Suara.com - Sikap keras pemerintah yang menganggap pengibaran bendera Bajak Laut Topi Jerami atau One Piece sebagai tindakan makar dinilai terlalu berlebihan dan 'baper'. Pakar komunikasi massa dari Universitas Jenderal Soedirman, Edi Santoso, menyebut pemerintah telah mengambil kesimpulan yang terburu-buru dan justru kontraproduktif.
Kritik tajam ini dilontarkan menyusul pernyataan Menteri HAM Natalius Pigai yang tak main-main mengancam para pengibar bendera anime tersebut dengan pasal makar.
Menurut Edi Santoso, pemerintah gagal memahami bahwa makna sebuah simbol, termasuk bendera One Piece, bersifat dinamis dan sangat personal bagi penggunanya.
"Artinya simbol itu pemaknaannya dinamis dan sangat personal," kata Edi saat dihubungi Suara.com, Selasa (5/8/2025).
Ia menilai, langsung melabeli fenomena ini sebagai bentuk perlawanan atau makar adalah sebuah kesalahan fatal.
"Artinya men-judgement simbol ini sebagai sebuah bentuk perlawanan atau makar, itu kesimpulan yang terburu-buru dan punya implikasi luas," tegas Edi.
Harusnya Jadi Koreksi, Bukan Malah Dianggap Ancaman
Lebih jauh, Edi menyarankan pemerintah untuk melihat fenomena ini dari sudut pandang yang lebih positif. Jika pun bendera itu dimaknai sebagai simbol ketidakpuasan, seharusnya itu menjadi bahan koreksi bagi pemerintah, bukan malah dianggap sebagai ancaman.
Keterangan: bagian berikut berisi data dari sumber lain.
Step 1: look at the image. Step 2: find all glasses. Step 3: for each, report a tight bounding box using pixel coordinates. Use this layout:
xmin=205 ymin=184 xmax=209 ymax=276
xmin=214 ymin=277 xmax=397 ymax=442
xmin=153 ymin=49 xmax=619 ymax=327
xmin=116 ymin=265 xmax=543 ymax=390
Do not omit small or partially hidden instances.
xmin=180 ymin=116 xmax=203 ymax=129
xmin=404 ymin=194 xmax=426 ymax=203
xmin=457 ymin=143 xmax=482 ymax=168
"Kalau itu simbol ketidakpuasan, kan, faktanya, barangkali memang ada masyarakat yang tidak puas, kecewa dengan kondisi negara. Dan itu faktual dan mestinya ditanggapi secara positif," jelasnya.
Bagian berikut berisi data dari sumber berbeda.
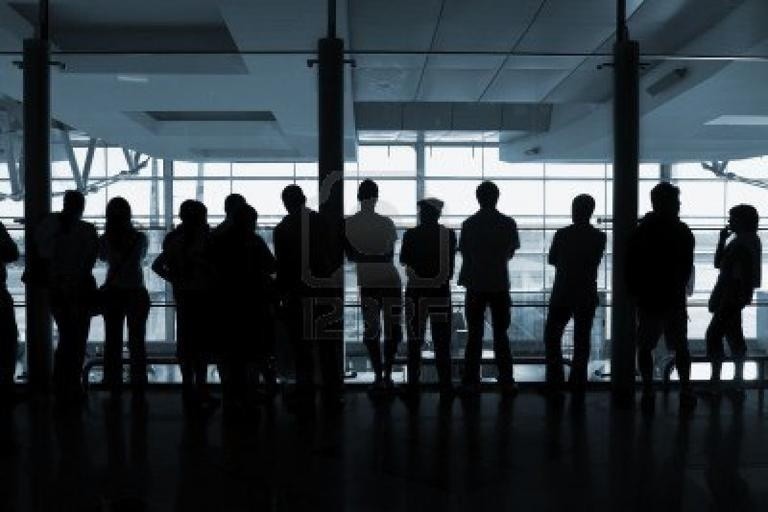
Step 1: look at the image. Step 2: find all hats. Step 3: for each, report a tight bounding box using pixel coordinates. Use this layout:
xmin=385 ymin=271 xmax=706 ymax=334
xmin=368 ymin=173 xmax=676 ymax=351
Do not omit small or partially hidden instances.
xmin=416 ymin=198 xmax=444 ymax=215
Baca Juga: Geger Kibar Bendera One Piece Dituding Makar, Andreas Pareira Membela: Ini Protes Diam Masyarakat
Menurutnya, lebih baik ketidakpuasan itu disalurkan lewat simbol kreatif seperti bendera One Piece daripada melalui aksi-aksi anarkis.
Yang lebih disayangkan Edi, sikap reaktif dan keras dari pemerintah ini justru bertentangan dengan semangat rekonsiliasi yang sedang dibangun oleh Presiden Prabowo Subianto.
"Sampai membuat kebijakan-kebijakan, ada amnesti, abolisi, yang semangat besarnya itu sebetulnya semangat merangkul, semangat kebersamaan. Apalagi ini menjelang 17 Agustus," kata Edi.
Ia menilai, kegaduhan yang tidak perlu ini justru merusak momentum persatuan yang sedang coba diciptakan oleh presiden menjelang HUT ke-80 RI.
Sebelumnya, Menteri HAM Natalius Pigai memang melontarkan pernyataan keras yang memicu polemik. Ia menilai pengibaran bendera One Piece bisa dianggap melanggar hukum, bahkan berpotensi makar, karena dianggap tidak menghormati simbol negara. Sikap inilah yang kini dikritik sebagai tindakan yang terlalu berlebihan.